Figure 3. Effects of flutamide treatment on development of the reproductive tract and germ cells in β-catenin conditional KO female.

(A–H) Whole mount images of reproductive tracts and ovaries and (I–L) immunohistochemistry for TRA98 were performed on the ovary of the control (SF1/cre;Ctnnb1^f/+) and β-catenin cKO (SF1/cre;Ctnnb1^f/−) female with or without flutamide treatment. o =  ovary; arrow =  epididymis, arrowhead =  oviduct. Scale bar represents 500 µm in A–D and 100 µm in E–L.

Figure 4. Involvement of Inhbb in germ cell loss in the absence of Wnt4.
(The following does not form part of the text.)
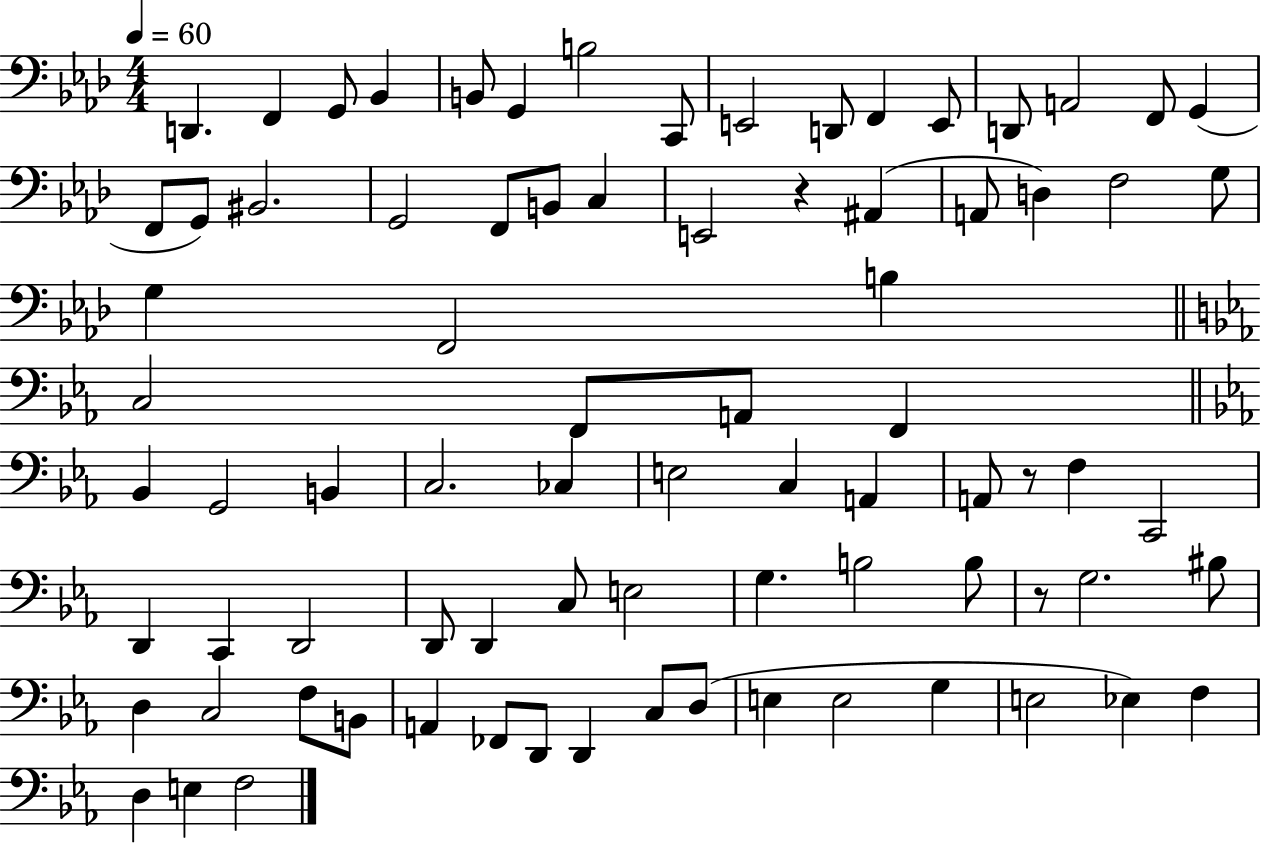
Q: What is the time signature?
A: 4/4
(A–C) Whole mount in situ hybridization for Inhbb was performed on control ovary (SF1/cre;Ctnnb^f/+ or Ctnnb1^f/−) (A), β-catenin cKO ovary (SF1/cre;Ctnnb^f/−) (B), and Wnt4^−/−;SF1/cre; Ctnnb1^fl.(ex3) ovary (C) at 13.5 dpc. (n = 2–3 for each genotypes). o =  ovary, m =  mesonephros. (D–F) Immunohistochemistry for TRA98 (red) and CYP17 (green) was performed on ovary sections from control (Wnt4^+/−; Inhbb^+/−), Wnt4 single KO and Wnt4; Inhbb double KO ovary at birth. (G) Light field microscopic images of the reproductive tract were taken from control female, Wnt4 single KO, and Wnt4; Inhbb double KO females at birth. Arrowheads indicate oviduct and arrows indicate epididymal structure. o = ovary. (J–L) Immunohistochemistry for TRA98 (red) and SCP3 (green) were performed on ovary sections from control, Wnt4 single KO and Wnt4; Inhbb double KO ovary at 15.5 dpc. At this stage, the female germ cells have not lost yet in the Wnt4 KO ovaries, allowing us to monitor the status of meiosis. The insets are the images of a higher magnification of cells double-positive (yellow) for TRA98 and SCP3. Scale bar represent 250 µm in A–C, G–I and 100 µm in D–F, J–L. (M) A proposed model for the somatic cell-derived pathway on female germ cell survival: In the mouse fetal ovary, WNT4 signals via β-catenin to decrease the expression of activin βB or Inhbb, which causes loss of meiotic germ cell. WNT4 also stimulates the production of follistatin (Fst), which acts to antagonize the activity of Inhbb. The WNT4/β-catenin pathway also prevents the ectopic production of androgens in the fetal ovary, which is not responsible for the germ cell loss. WNT4 could possibly regulate its own expression via β-catenin.